Но, в конечном счете, и обещание, и решение, т. е. ответственность, становятся возможными благодаря опыту неразрешимости, который и является их непременным условием. И эти только что вкратце перечисленные серьезнейшие проблемы с их высочайшими ставками по сути сводятся к вопросу о том, что мы — с Марксом и после Маркса — понимаем под действительностью, действием, трудовой операцией, трудом [ Wirklichkeit, Wirkung, трудом, операцией], живым трудом, когда мы их противопоставляем призрачной логике, которая как раз и порождает эффект виртуальности, симулякр, «работу траура», призрак, явление приведения, морок и т. д. Противопоставляем еще и справедливости, которая с ними связана. Иначе говоря, деконструирующая мысль следа, повторяемости, протетического синтеза, дополнительности и т. д. преодолевает эту оппозицию и ту онтологию, которая за ней стоит. Вписывая возможное присутствие другого, а значит, возможность радикальной инаковости и неоднородности, различения, техничности и идеальности, в само событие присутствия, в присутствие настоящего, она, делая настоящее возможным, его априори расчленяет, [а следовательно, делая его невозможным, как то, что тождественно себе или современно себе], эта мысль использует самые различные средства для того чтобы уловить или выявить наличие эффекта призрака, симулякра, «синтетического образа» или, говоря марксистским языком, идеологемы, даже если она приняла небывалые формы, порожденные современной техникой. Вот почему такая деконструкция никогда не была ни марксистской, ни немарксистской, хотя она и оставалась верной некоему духу марксизма, по крайней мере, одному из этих духов, поскольку — как мы никогда не устанем повторять — их больше одного, и они неоднородны.)
Глава 3. Время платить проценты (Картина стертого мира)
«The time is out of joint». Дела мира плохи. Он изношен, но его изношенность уже не идет в счет. Старость или молодость — с ними уже не считаются. У мира больше одного возраста. Нам не хватает чувства меры. Мы уже не отдаем себе отчета в этом времени, мы не считаем его одной–единственной эпохой в ходе истории. Ни зрелость, ни кризис, ни даже агония. Нечто иное. То, что происходит с самой эпохой, чтобы нанести удар по телеологическому порядку истории. Приходящее и кажущееся несвоевременным наступает вовремя, но вот это вовремя не наступает.
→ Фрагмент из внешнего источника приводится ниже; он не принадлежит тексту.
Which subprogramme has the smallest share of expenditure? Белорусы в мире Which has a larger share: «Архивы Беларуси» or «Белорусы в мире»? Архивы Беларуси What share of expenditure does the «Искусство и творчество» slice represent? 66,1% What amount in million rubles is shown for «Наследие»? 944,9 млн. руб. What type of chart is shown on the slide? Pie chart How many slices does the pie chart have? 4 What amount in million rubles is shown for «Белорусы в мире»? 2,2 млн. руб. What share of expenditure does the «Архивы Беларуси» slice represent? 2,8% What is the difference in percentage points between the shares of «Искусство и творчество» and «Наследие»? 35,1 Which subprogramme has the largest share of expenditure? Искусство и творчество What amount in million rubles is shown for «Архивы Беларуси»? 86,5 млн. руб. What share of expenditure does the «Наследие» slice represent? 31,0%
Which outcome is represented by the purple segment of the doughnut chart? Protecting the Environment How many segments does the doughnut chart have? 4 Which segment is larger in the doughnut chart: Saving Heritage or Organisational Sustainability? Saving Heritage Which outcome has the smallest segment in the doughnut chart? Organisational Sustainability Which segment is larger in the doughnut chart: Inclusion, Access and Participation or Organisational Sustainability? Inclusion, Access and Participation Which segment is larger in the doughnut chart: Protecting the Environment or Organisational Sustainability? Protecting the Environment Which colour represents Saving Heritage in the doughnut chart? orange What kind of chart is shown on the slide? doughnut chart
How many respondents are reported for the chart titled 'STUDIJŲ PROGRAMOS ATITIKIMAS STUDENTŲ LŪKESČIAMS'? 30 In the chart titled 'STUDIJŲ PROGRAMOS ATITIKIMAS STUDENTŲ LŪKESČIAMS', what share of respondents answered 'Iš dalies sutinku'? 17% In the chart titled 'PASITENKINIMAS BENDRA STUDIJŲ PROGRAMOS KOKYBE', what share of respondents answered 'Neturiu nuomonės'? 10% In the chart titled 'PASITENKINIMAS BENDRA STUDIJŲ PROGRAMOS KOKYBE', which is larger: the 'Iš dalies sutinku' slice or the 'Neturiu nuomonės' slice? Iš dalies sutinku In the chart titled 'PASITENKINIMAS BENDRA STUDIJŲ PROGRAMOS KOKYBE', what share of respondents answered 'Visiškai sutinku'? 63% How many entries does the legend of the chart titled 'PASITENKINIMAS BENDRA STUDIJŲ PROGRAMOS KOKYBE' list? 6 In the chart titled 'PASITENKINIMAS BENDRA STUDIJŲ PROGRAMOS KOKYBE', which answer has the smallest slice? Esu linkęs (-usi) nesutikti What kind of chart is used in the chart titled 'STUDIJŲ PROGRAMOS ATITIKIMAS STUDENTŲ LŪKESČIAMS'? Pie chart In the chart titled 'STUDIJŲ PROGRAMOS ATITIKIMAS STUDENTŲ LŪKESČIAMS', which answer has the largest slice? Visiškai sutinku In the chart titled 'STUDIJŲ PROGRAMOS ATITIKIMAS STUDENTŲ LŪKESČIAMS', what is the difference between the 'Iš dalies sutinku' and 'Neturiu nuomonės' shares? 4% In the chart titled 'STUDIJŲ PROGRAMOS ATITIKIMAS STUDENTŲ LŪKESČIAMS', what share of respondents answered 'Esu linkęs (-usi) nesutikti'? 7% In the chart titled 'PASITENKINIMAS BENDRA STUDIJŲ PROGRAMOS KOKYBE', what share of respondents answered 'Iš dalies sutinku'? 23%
Наступает несвоевременно (contretemps). The time is out of joint. Театральная реприза, реплика Гамлета на сцене мира, истории и политики. Эпоха сошла с петель. Все, начиная с времени, кажется беспорядочным, случайным и разлаженным. Дела мира совсем плохи, он изнашивается по мере своего старения, по словам Живописца в самом начале «Тимона Афинского» (подходящая пьеса для Маркса, не правда ли?). Ведь эта реплика живописца, как если бы он говорил о каком–то зрелище или стоя перед картиной под названием «How goes the world? — It wears, sir, as it grows». В переводе Франсуа–Виктора Гюго: «Поэт: Я давно вас не видел. Как поживает мир? Живописец: Он ветшает, сударь, по мере старения».
Этот износ при расширении, в процессе роста, т. е. в самом становлении мира миром (la mondialisation du monde), не является развертыванием нормального, нормативного или нормированного процесса. И это не фаза развития, не еще один кризис, кризис роста оттого, что рост есть зло {It wears, sir, as it grows), это уже не конец–идеологий, не последний–кризис–марксизма и не новый– кризис–капитализма.